WHAT THE TASK ASKS: Please return, word for word, everything from the line containing "Which one of" down to the final line of the material, including both.

DATA ROWS:
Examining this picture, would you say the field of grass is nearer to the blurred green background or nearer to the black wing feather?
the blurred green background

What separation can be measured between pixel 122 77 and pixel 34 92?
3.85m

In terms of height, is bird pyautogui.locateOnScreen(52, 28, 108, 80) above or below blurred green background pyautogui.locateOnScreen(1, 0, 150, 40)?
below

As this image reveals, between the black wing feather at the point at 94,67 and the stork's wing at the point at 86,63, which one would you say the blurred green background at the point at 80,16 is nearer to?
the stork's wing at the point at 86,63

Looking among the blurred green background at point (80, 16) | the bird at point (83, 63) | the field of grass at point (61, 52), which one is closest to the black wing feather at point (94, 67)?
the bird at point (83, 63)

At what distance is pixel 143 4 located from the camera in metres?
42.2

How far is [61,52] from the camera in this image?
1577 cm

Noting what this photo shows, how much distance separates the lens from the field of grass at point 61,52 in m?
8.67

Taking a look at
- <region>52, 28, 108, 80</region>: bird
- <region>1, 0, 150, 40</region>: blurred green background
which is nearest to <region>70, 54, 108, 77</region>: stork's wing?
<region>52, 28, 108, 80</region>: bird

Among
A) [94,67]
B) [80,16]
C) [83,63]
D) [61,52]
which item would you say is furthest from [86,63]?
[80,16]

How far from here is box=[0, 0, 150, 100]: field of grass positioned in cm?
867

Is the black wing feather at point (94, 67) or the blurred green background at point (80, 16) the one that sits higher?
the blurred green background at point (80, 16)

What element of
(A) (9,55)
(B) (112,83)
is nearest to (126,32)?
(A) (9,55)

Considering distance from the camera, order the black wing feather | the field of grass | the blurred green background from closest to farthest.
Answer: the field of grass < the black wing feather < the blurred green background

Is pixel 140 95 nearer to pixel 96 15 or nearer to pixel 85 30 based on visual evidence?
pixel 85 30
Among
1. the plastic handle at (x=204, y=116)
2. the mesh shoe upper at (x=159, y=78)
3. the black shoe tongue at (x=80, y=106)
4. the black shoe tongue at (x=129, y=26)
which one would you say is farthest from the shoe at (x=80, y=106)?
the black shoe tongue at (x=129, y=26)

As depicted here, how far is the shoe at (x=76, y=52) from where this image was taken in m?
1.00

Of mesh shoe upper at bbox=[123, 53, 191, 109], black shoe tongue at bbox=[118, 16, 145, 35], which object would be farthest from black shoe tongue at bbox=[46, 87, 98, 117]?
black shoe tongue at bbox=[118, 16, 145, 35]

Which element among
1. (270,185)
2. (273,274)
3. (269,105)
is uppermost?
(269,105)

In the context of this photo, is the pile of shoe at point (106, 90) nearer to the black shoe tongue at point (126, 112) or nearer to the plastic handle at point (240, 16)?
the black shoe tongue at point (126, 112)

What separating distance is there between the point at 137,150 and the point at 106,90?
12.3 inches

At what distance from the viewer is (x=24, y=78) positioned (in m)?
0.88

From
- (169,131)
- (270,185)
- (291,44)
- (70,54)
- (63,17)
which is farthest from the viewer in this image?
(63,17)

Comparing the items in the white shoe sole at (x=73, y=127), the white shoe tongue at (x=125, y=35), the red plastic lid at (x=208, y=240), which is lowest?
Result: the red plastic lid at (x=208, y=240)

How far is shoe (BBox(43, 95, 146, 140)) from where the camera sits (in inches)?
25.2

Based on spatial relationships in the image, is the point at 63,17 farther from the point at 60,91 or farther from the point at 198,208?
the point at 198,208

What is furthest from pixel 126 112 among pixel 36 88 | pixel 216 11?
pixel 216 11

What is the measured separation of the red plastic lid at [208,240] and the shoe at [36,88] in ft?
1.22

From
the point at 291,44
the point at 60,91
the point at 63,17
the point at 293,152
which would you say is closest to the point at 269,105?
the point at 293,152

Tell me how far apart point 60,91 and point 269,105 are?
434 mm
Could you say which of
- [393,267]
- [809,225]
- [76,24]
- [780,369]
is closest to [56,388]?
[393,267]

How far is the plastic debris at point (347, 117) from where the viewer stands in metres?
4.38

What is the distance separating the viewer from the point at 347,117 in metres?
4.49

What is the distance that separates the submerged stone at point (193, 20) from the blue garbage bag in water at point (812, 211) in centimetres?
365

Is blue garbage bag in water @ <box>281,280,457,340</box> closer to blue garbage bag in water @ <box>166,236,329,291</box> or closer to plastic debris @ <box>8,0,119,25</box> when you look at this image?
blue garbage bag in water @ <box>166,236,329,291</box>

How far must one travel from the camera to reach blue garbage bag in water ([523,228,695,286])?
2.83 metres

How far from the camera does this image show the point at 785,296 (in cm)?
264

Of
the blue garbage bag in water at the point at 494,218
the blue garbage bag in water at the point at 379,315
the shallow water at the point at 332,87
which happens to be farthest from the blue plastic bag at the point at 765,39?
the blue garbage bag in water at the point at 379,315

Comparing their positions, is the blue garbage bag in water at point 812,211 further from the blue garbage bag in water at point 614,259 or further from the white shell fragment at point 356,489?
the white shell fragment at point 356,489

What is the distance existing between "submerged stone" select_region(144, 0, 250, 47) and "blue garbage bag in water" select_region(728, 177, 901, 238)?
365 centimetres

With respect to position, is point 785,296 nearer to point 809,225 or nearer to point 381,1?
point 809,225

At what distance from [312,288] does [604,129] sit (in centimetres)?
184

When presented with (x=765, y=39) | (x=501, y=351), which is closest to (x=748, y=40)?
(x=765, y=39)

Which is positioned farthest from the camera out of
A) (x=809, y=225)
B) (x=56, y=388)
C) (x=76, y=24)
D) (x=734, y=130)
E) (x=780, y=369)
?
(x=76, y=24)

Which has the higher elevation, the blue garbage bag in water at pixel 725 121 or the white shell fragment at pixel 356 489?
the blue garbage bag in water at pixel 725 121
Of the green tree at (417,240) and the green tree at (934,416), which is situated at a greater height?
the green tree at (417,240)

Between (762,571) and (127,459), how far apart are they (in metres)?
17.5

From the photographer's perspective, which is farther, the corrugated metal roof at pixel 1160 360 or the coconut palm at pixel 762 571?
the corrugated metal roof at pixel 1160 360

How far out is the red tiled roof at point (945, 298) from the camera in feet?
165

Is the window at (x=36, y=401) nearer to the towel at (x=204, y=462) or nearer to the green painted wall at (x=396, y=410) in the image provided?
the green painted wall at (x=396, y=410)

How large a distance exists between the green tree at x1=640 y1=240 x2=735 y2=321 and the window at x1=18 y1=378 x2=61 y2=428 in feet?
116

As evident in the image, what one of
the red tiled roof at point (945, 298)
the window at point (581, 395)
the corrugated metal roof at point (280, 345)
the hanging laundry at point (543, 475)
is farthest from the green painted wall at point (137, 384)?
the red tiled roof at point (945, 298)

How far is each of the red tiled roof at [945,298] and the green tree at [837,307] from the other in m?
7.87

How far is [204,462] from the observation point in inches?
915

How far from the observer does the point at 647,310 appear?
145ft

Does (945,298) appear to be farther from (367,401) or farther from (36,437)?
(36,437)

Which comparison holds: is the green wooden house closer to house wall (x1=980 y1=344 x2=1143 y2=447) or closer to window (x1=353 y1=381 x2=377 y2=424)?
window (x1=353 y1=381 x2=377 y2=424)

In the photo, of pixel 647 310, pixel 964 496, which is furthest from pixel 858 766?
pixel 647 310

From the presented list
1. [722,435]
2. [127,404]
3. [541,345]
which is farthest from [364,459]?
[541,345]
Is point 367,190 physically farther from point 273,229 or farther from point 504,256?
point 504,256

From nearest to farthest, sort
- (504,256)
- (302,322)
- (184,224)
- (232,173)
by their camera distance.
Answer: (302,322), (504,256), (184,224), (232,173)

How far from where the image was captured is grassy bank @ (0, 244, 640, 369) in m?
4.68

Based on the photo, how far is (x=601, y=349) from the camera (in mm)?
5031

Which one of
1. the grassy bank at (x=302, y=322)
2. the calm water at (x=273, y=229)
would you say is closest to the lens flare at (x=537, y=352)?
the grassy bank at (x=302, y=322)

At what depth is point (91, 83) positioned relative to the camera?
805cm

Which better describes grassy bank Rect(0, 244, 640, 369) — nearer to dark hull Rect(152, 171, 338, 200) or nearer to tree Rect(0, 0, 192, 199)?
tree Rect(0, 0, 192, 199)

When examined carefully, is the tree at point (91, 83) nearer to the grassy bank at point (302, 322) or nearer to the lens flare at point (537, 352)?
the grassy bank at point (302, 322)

THE ANSWER:
Which one of
1. the grassy bank at (x=302, y=322)
2. the calm water at (x=273, y=229)
would you say is closest to the lens flare at (x=537, y=352)?
the grassy bank at (x=302, y=322)

At what depth is point (91, 83) positioned relative to the camera?
805cm

Which better describes grassy bank Rect(0, 244, 640, 369) — nearer to dark hull Rect(152, 171, 338, 200) or nearer to tree Rect(0, 0, 192, 199)?
tree Rect(0, 0, 192, 199)

When examined carefully, is the tree at point (91, 83) nearer to the grassy bank at point (302, 322) or nearer to the lens flare at point (537, 352)?
the grassy bank at point (302, 322)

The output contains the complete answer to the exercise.